Labor cuts rarely come linearly to match these technology investments.

They come in jumps, sometimes minor and sometimes steep.  Those cuts initially cause hardship, and that hardship persists for some portion of the period of the downturn. Yet in many cases, organizations never re-staff to the level prior to the layoffs. And they continue to function and grow. We believe that this is possible because the hidden labor-saving advantages attributed to the continued technology investments have realized an organization productivity improvement that permits the organization to continue at its previous level of efficiency.

This theory may never be proven through broadscale analysis because it would have to rely on metrics that are not often kept, And for most organizations those records would have to have shown proven elements of unrealized  labor savings. But we can see the effects of technology investment in the aggregate as we watch enterprise labor actions through the downturn and recovery. 

So, what happens to labor as it gradually is removed from business activities?

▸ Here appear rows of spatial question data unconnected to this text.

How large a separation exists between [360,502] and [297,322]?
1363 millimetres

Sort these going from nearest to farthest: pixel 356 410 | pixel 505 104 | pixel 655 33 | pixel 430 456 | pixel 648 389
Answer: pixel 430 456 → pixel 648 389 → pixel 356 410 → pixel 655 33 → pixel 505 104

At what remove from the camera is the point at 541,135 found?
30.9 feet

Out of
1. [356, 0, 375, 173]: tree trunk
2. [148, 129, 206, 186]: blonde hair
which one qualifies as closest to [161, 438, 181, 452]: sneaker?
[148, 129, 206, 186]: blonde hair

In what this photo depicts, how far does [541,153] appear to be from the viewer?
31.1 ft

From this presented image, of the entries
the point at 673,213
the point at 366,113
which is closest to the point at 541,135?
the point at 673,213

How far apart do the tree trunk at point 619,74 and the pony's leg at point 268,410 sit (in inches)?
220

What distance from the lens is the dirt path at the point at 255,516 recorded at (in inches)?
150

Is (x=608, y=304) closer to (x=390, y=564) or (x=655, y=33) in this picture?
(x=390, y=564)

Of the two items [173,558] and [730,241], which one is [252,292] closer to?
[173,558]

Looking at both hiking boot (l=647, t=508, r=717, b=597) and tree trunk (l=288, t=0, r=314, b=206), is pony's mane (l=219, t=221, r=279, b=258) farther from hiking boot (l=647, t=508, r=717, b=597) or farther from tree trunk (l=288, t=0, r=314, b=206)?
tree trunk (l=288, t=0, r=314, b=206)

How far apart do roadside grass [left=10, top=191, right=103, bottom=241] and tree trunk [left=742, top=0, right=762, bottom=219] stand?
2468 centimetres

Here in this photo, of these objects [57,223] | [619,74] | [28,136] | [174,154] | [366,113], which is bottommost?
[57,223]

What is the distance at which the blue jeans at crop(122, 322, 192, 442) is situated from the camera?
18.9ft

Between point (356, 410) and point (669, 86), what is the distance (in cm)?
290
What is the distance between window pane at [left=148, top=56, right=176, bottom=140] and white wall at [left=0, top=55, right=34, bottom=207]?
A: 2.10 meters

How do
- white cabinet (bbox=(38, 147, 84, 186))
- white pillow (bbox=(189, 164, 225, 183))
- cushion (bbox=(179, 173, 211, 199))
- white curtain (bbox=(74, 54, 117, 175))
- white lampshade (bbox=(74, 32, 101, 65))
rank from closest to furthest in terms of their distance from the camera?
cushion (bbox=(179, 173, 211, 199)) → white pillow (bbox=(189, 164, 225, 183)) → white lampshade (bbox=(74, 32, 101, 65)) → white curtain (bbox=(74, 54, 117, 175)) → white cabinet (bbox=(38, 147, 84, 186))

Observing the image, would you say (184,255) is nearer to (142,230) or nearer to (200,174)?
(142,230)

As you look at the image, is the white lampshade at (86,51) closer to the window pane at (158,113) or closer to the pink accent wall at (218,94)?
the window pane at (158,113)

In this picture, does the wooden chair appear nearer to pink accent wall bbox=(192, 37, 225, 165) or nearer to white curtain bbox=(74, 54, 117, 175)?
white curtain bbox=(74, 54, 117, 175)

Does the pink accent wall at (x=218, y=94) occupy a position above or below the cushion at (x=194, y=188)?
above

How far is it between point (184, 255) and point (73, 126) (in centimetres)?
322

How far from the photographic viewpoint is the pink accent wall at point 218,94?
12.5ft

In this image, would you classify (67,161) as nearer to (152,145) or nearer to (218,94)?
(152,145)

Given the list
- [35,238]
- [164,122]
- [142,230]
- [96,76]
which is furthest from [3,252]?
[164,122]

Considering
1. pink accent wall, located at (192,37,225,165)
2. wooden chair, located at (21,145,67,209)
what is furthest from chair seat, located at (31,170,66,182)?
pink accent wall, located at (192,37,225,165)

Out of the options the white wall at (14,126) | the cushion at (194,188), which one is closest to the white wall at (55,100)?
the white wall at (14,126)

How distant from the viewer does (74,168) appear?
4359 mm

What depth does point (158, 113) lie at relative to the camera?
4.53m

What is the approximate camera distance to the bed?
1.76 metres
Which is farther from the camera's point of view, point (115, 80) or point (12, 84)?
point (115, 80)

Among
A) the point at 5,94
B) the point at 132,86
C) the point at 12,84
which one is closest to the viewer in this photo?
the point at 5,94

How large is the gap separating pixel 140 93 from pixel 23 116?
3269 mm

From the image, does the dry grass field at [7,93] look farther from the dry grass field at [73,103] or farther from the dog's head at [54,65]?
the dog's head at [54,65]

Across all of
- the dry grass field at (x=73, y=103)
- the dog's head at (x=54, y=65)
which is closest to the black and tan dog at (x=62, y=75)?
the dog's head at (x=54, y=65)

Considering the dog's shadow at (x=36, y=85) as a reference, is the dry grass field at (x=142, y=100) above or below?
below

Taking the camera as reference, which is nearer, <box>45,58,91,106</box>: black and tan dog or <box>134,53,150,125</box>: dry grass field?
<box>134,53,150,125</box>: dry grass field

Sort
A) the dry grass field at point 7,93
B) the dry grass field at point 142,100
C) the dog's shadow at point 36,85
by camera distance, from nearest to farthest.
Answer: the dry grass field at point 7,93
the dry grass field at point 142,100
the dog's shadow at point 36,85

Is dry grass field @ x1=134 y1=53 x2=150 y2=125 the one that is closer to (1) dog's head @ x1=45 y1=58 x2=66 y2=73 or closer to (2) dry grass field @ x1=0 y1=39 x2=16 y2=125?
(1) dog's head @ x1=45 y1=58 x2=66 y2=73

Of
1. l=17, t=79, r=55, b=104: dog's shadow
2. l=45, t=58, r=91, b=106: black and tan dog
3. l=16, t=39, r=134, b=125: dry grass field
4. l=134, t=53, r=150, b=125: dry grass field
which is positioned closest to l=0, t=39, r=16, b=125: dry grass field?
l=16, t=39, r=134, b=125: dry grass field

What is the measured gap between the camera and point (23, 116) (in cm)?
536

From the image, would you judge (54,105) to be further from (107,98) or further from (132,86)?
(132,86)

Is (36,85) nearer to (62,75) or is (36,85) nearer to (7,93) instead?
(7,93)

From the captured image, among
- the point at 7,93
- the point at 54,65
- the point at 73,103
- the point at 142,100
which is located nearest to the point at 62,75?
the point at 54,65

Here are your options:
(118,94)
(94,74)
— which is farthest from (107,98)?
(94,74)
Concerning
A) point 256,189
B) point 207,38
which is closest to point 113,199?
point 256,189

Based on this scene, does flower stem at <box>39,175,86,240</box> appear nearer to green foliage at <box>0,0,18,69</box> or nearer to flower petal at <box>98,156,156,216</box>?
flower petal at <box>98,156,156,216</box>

Retraining is the primary alternative. Low-level jobs suffer the biggest hits, leading to the conclusion that labor must move upward to more complex job functions.  Yet many who follow this path will never complete the retraining. Workers are not always that flexible. There will be an increase of unutilized labor, something the State will have to address through benefits, a poor choice for society. Eventually the issue will become acute, if it already hasn’t, and governments will come up with solutions.

I am not certain of any choices, but I can offer some parameters around a solution:

Keeping an employee on the payroll in some fashion is far more efficient than being taxed to support socials services that are passed through another organization (the government) before they reach the recipient.

Retraining should be expanded, not necessarily through paid services that are delivered through a bricks and mortar institution, but through online services that much of the world now uses to educate themselves. These services would be much less expensive and offer the exited employee the ability to quickly try various career paths quickly.

Most importantly job recruiting and education must be interlinked along with services that can most expediently deliver the job application to the future place of work (transportation and housing).

The bottom line:

It is time to recognize this issue is rising in importance and begin to create solutions before workers are left wanting and society suffers the consequences – whatever those may be.